The PIs will investigate turbulent mixing by accurately simulating it with advanced computational techniques based on large eddy simulation (LES). Integral acoustic methods will extend the computational fluid dynamics (CFD) results to the far-field. Processing speeds and memory sizes of existing supercomputers limit current simulations to low Reynolds numbers and idealized geometries for the mixing devices. Thus, these simulations do not allow design and optimization of mixing for noise reduction, especially since these mixing devices influence the high frequencies of the noise spectrum, increasing the grid resolution requirements. Modeling at realistic Reynolds numbers and nozzle geometries requires tens of billions of points. The PIs algorithms will be designed to take advantage of multi-level parallelism and, within a node of such an architecture, address the 'memory wall' aspect of multicore architectures where the cost of arithmetic operations is much smaller than memory references. These algorithms will be based on a mixture of the transposition scheme and the multi-block approaches we used in the past. The methodology will be validated by making comparisons with both turbulence and acoustics measurements from high-quality experiments using realistic nozzle geometries.

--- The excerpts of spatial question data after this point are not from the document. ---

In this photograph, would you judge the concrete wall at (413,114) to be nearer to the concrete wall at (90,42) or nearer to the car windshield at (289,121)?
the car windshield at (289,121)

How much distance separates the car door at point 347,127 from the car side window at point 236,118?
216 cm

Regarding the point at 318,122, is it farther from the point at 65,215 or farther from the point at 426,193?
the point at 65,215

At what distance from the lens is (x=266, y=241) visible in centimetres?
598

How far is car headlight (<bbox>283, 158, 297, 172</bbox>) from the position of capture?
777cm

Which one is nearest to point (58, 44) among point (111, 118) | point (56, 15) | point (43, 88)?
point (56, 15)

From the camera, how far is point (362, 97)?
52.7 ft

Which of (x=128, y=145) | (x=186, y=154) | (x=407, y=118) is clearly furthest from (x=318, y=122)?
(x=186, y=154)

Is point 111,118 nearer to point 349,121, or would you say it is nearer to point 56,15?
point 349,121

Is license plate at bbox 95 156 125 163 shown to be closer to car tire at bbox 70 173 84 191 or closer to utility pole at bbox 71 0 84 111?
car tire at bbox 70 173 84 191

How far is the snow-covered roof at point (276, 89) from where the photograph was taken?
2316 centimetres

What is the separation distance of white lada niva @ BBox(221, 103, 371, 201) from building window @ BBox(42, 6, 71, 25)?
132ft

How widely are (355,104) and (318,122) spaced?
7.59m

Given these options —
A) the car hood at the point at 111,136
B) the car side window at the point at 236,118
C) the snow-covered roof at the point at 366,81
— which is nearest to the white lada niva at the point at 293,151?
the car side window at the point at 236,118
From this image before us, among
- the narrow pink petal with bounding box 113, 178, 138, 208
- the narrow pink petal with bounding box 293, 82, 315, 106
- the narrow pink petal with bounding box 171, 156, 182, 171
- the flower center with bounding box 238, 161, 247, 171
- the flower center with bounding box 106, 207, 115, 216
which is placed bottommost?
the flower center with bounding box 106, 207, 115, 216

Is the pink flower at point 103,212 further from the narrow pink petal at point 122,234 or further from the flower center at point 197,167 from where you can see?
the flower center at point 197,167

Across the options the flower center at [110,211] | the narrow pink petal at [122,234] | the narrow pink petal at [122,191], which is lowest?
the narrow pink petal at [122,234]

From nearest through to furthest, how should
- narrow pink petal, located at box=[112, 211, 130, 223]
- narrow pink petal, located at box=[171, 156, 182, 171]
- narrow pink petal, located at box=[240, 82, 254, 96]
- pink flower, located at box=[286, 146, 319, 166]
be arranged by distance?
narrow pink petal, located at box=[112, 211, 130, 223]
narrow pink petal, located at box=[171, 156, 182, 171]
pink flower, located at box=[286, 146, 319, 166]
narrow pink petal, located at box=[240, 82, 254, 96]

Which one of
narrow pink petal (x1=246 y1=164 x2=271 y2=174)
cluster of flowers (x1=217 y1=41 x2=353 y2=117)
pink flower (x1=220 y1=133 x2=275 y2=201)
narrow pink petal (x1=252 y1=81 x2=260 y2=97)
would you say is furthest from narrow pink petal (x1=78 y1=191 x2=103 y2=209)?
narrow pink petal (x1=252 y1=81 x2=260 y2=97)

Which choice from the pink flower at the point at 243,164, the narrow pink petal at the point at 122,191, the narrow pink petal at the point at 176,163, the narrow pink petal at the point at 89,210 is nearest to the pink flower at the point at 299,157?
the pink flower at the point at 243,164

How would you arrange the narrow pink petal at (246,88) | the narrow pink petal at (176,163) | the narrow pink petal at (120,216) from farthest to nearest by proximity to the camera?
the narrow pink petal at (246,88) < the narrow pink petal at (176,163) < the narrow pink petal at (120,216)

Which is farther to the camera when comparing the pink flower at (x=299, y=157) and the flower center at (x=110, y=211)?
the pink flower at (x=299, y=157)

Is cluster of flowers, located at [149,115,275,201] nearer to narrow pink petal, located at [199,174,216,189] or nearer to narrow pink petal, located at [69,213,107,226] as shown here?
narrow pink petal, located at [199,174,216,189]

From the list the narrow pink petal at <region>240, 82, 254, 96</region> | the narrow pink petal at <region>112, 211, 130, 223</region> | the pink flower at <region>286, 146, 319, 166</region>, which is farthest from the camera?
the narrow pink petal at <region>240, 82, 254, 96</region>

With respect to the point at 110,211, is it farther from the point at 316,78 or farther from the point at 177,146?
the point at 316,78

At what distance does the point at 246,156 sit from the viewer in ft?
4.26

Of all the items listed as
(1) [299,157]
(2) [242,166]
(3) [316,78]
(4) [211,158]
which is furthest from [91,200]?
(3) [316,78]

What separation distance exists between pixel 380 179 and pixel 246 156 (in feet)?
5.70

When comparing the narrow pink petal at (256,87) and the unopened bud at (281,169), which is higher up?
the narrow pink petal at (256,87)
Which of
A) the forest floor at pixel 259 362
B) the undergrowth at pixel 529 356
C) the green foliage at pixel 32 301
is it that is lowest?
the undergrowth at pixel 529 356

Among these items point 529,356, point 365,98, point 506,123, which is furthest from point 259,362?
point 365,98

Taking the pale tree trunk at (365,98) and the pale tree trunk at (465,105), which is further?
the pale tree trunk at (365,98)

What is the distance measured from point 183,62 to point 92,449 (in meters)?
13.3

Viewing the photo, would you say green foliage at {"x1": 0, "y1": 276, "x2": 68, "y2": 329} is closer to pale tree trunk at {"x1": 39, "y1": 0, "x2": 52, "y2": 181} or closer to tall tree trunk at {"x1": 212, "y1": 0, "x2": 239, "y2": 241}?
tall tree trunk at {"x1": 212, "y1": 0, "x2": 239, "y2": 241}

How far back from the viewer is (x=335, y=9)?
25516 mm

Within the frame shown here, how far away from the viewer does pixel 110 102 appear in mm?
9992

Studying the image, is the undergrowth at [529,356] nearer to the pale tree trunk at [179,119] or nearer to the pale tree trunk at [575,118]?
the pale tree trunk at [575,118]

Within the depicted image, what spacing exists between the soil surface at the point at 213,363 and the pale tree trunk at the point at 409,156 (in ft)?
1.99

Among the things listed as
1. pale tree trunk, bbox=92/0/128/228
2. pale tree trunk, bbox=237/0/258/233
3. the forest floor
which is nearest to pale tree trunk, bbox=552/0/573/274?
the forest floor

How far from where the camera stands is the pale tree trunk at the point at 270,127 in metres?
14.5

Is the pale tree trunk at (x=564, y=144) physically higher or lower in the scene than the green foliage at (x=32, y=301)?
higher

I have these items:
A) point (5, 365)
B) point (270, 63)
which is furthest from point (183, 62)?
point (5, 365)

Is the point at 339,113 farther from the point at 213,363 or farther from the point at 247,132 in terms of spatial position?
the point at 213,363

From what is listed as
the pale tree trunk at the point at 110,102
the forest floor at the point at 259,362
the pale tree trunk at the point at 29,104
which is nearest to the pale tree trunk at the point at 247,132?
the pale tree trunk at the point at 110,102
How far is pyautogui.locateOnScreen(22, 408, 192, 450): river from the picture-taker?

This project represents a computational-engineering activity integrating modern modeling, parallel algorithm design, and fine-tuned implementations on petascale architectures. The project will help promote interdisciplinary research, teaching, training, and learning by training three Ph.D. graduate students. One undergraduate research assistant will be involved during each summer for the five years of the project. Outreach to inner-city high school students from Indianapolis will be done through Purdue's Science Bound Program. The findings of this research will be shared with the aerospace and computer industries. As appropriate, results will also be shared with the general public through the Purdue News Service.